# Soda - get ahead of silent data issues

Posted by Cor on September 27, 2021

It is a topic you can not avoid when working with data: data quality. It is due to the law of bad data - there is always more of it. You have to deal with bad data.

Like Andrew Ng (co-founder of Coursera, Google Brain, deeplearning.ai, landing.ai) who recently started a data-centric AI competition. The motivation for this competition: if you want to improve the performance of your machine learning model, then focus on engineering your data set because “high-performance model architectures are widely available”.

At GoDataDriven we partnered with Soda to add a data quality tool to our data platform proposition.

Full disclosure: I develop the soda-spark package. See my bio to read more about what I do.

# Data quality 101

The essence of data quality is simple: you have assumptions about the data which you want to validate. If you do not validate your assumptions, your data product is likely to show unexpected behavior.
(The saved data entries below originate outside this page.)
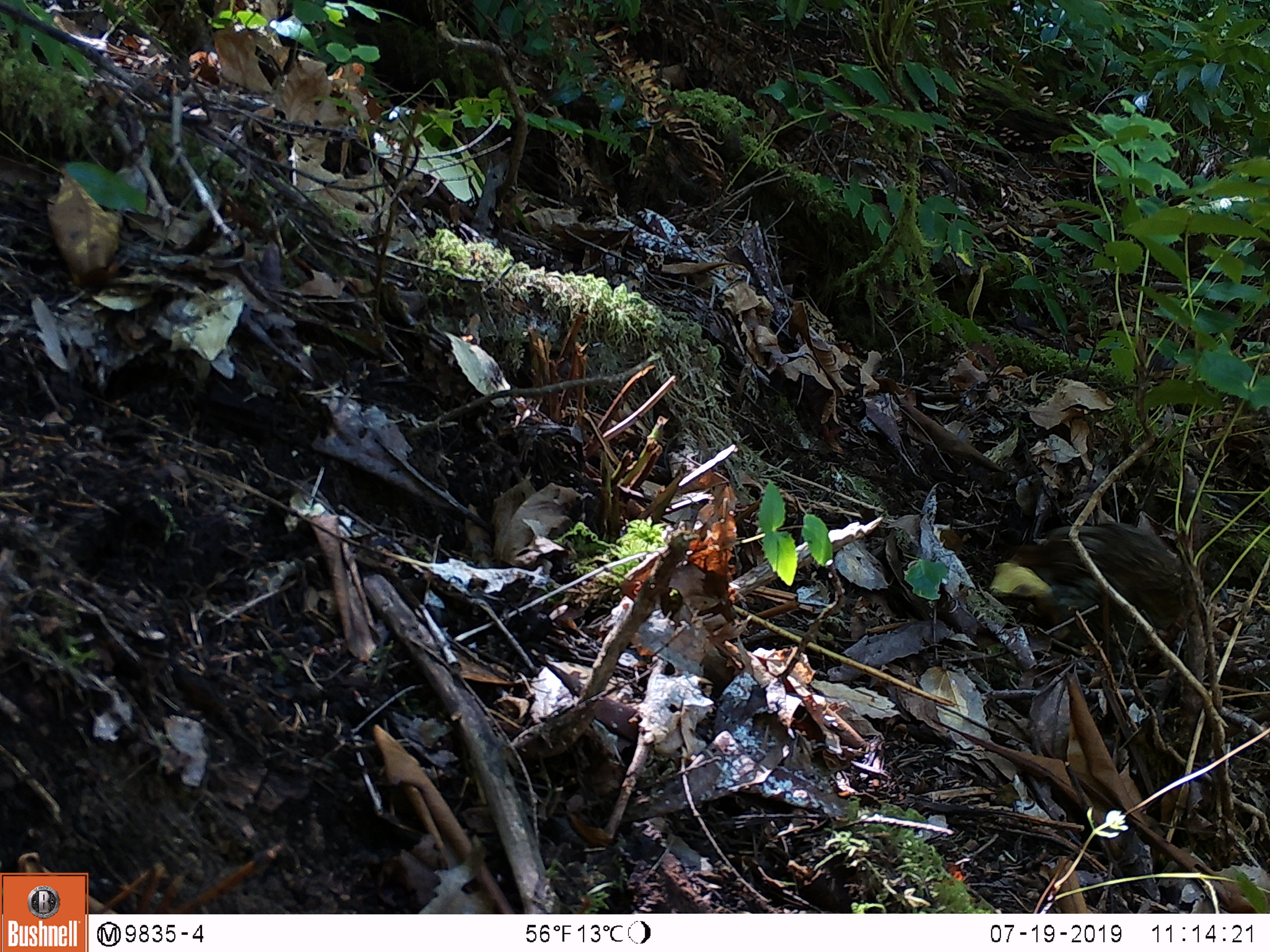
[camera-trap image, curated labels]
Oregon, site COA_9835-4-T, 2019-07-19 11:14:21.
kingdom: Animalia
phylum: Chordata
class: Aves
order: Galliformes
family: Phasianidae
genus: Bonasa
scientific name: Bonasa umbellus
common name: ruffed grouse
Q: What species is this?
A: Ruffed grouse (Bonasa umbellus).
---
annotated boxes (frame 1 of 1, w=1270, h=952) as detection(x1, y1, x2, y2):
ruffed grouse: detection(988, 515, 1230, 671)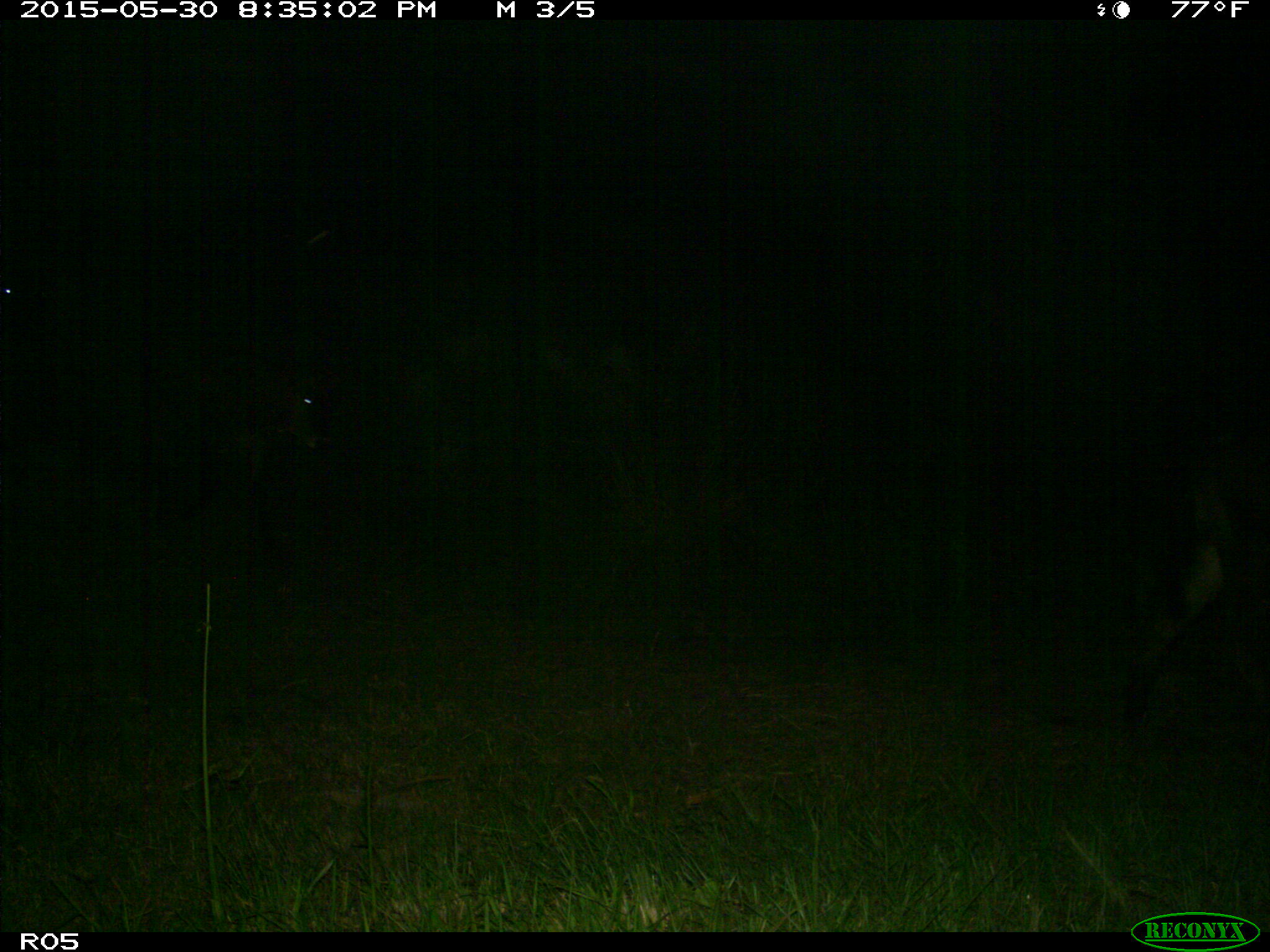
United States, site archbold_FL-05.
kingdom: Animalia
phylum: Chordata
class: Mammalia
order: Artiodactyla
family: Bovidae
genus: Bos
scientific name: Bos taurus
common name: domestic cow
A common starting point is to add data tests to your data processing pipeline:

1
assert (0 <= df["percentage_column"] <= 100).all()
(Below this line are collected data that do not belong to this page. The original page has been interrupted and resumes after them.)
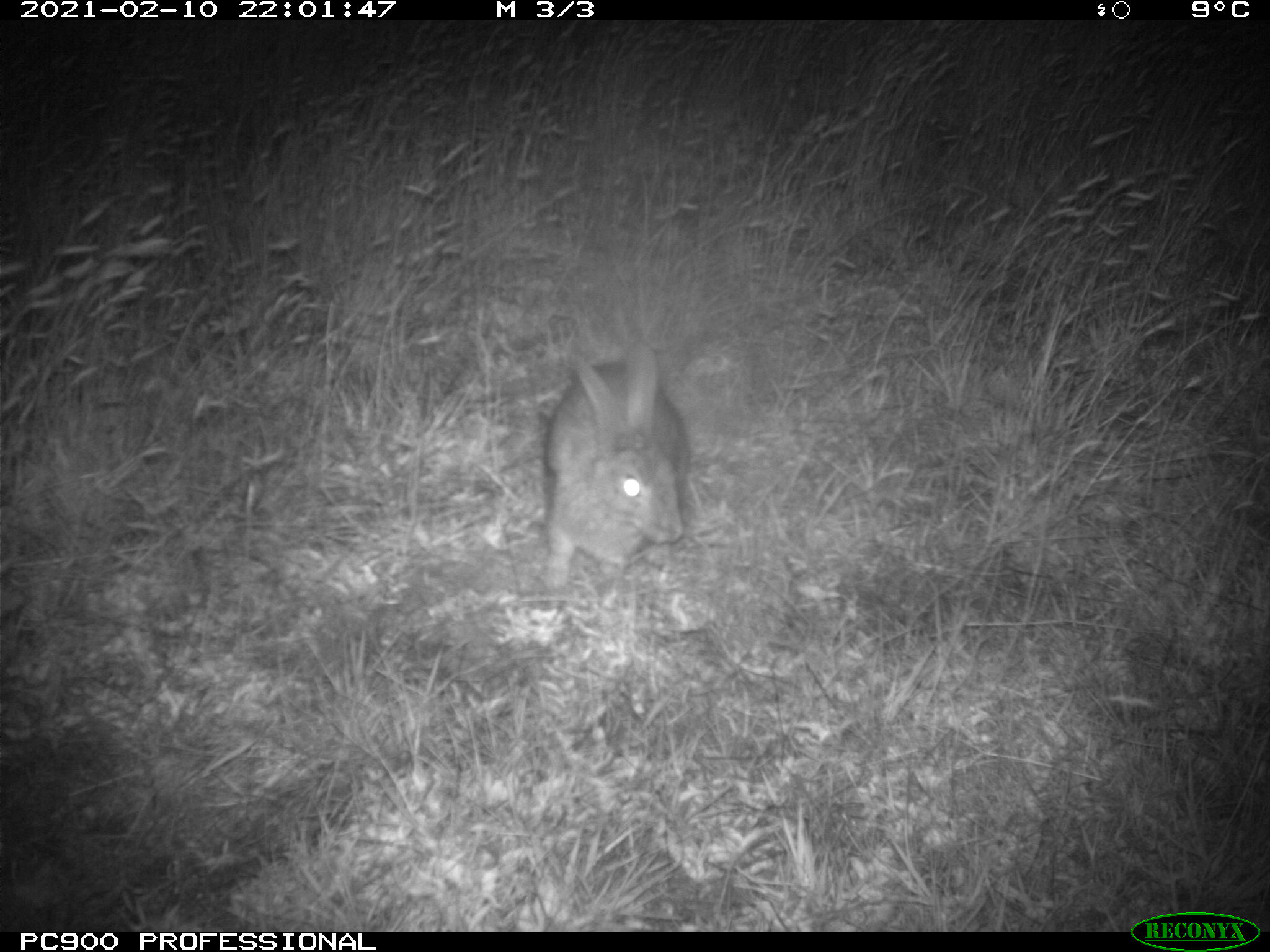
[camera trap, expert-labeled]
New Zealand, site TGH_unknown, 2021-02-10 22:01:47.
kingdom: Animalia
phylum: Chordata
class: Mammalia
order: Lagomorpha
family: Leporidae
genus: Oryctolagus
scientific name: Oryctolagus cuniculus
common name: european rabbit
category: rabbit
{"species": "rabbit (european rabbit) (Oryctolagus cuniculus)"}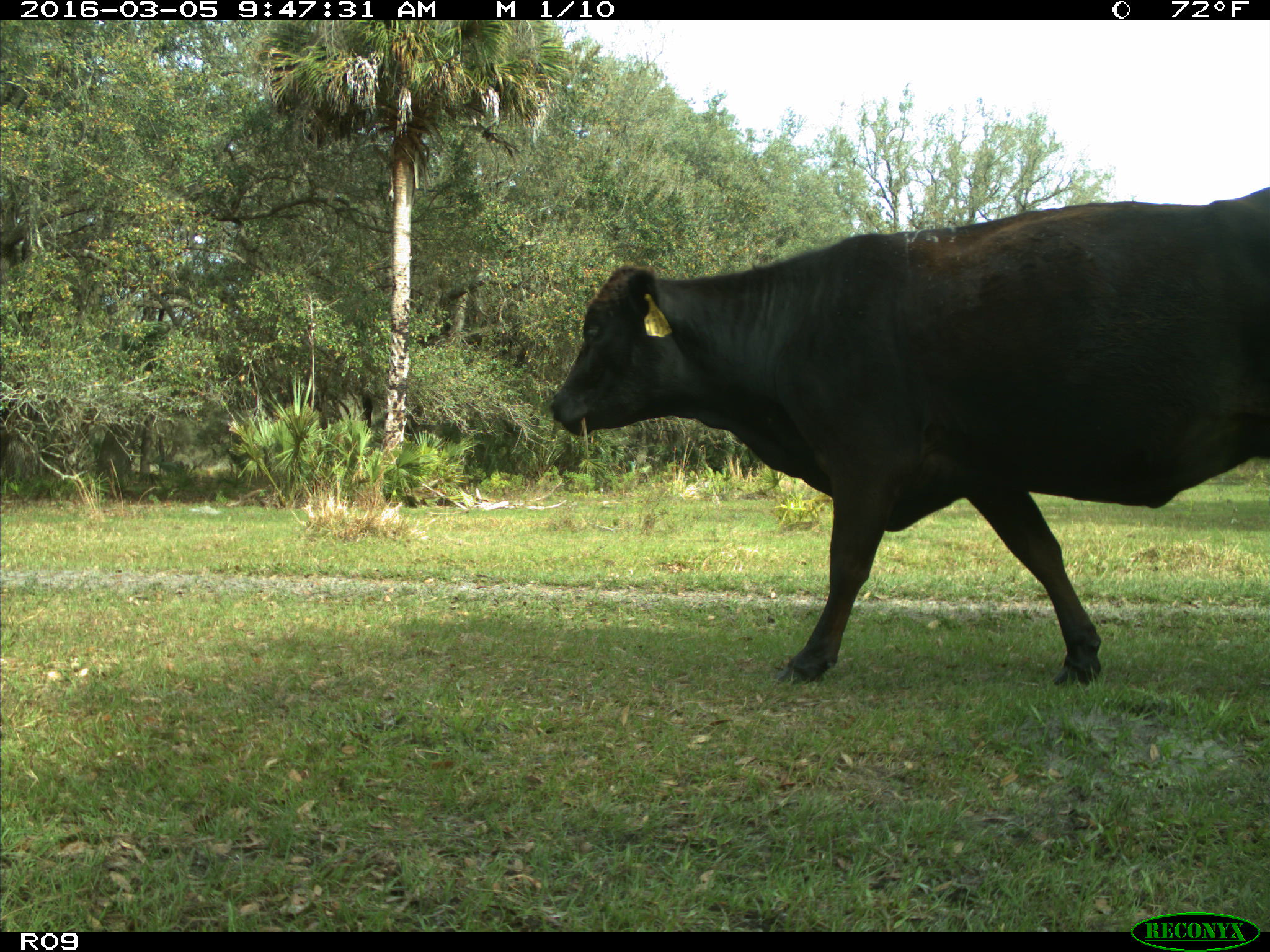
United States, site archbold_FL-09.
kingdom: Animalia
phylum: Chordata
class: Mammalia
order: Artiodactyla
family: Bovidae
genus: Bos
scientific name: Bos taurus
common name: domestic cow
This is good! It is a good start to add these checks. You will see that even the most basic checks fail - in the beginning.

# Data observability

In a professional setting you are working within a team that operates within an organization. It is not just you and your pipelines. In such a setting we need a tool which makes the data tests visible. This makes it easier to:

1. update the data tests as your data models change;
2. document and share knowledge about the data models;
3. inform downstream products that rely on your data models when tests do not pass.
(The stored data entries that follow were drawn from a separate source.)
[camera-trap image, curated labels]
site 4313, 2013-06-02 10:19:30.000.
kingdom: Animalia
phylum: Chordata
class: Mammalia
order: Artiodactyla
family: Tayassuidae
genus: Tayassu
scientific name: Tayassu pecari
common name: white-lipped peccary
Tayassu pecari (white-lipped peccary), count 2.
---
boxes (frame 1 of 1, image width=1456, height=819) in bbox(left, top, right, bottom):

There are various data quality tools that help you with this, but I want to introduce you to one in specific: soda-sql.

# Get ahead of silent data issues

The problem with the example above is that we can not formulate all data tests in such a manner. For example, let’s think of a data test for the number of rows that are processed:

1. a negative row count is impossible by definition (something would be very off!);
2. most likely you want it to be non-zero;
3. and maybe it should not be too large.
1
assert 0 < df.count() <= 1_000_000_000


Ok, this is a rudimentary test, but… what if the row count of your daily processing batch suddenly drops with 90% while it was mostly stable before???